Esteve em foco a acelerada vaga de inovações tecnológicas e as exigências que implica para as empresas, ao nível de investimentos, reconversão de qualificações e mudanças organizacionais.
Foram discutidas as ameaças à integração económica global, com consequências na retração dos fluxos comerciais, nas decisões de investimento das empresas e mesmo, em última análise, na preservação da paz mundial.

Estiveram presentes os desafios demográficos, com o que representam para os modelos de crescimento económico (mais dependentes de ganhos de produtividade) e com as exigências de adaptação que trazem para os sistemas de saúde e de segurança social (com reflexos na sustentabilidade das finanças públicas).

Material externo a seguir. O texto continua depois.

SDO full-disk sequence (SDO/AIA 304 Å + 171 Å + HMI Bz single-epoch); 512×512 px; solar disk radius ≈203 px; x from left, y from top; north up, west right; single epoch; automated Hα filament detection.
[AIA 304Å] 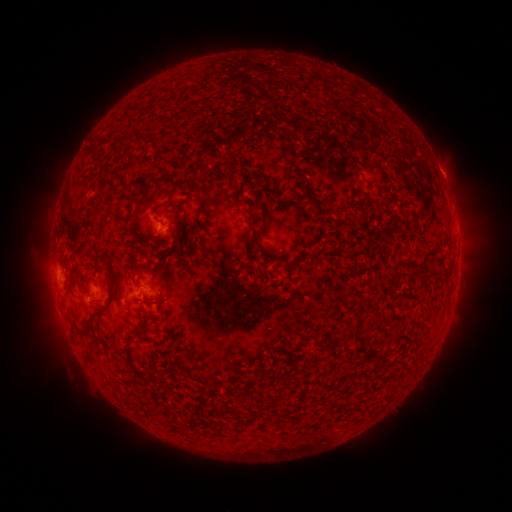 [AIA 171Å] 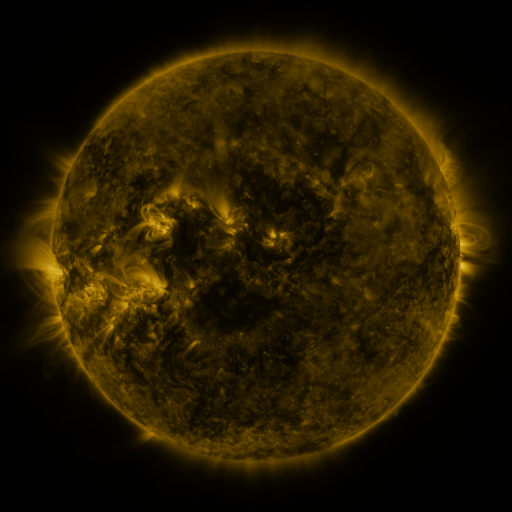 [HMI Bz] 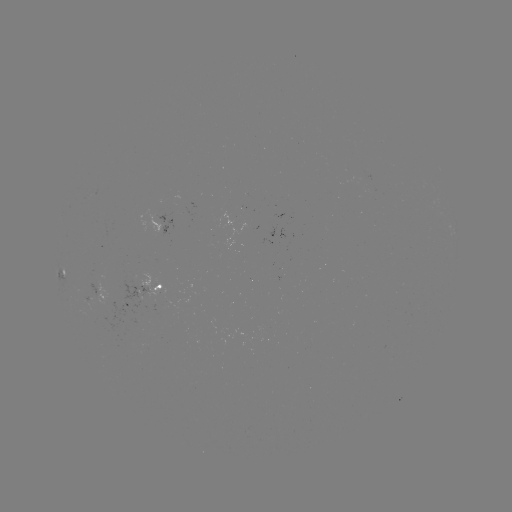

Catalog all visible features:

Foram debatidas as mudanças climáticas e os esforços globais para reduzir as emissões de gases com efeito de estufa, esforços que deverão ser desenvolvidos com as empresas e não contra as empresas.
Como pano de fundo em todos estes desafios esteve o futuro do trabalho, num contexto de escassez de mão-de-obra qualificada que urge colmatar e de fluxos migratórios laborais em larga escala que ameaçam equilíbrios sociais, políticos e económicos. Trata-se de um fenómeno que requer esforços de integração a todos os níveis, mas pode também, se for bem gerido, contribuir para a solução de alguns dos problemas com que nos deparamos.

No regresso a Portugal, voltei a encontrar, nos grandes títulos dos jornais, um país ainda demasiadamente preso ao passado e que gasta as suas energias na “espuma dos dias”, parecendo não distinguir o essencial do acessório.

Voltei a encontrar um país que me obriga a reafirmar o que é ser empresário, distinguindo a imensa maioria dos verdadeiros empresários, que assumem riscos e mantêm condutas empresariais responsáveis, de um pequeno número de outros que as não têm.

Mas voltei com uma maior consciência de que, também em Portugal, as organizações – todas, sem exceção – têm de se reconfigurar para enfrentar, com responsabilidade, os grandes desafios da nossa época.

Têm também de trabalhar em conjunto, uma vez que os desafios são comuns. Daí que o diálogo social, que ao longo da minha vida procurei cultivar, seja, hoje mais do que nunca, um ativo a preservar e a orientar para a procura das soluções que permitam moldar uma sociedade mais próspera e mais justa.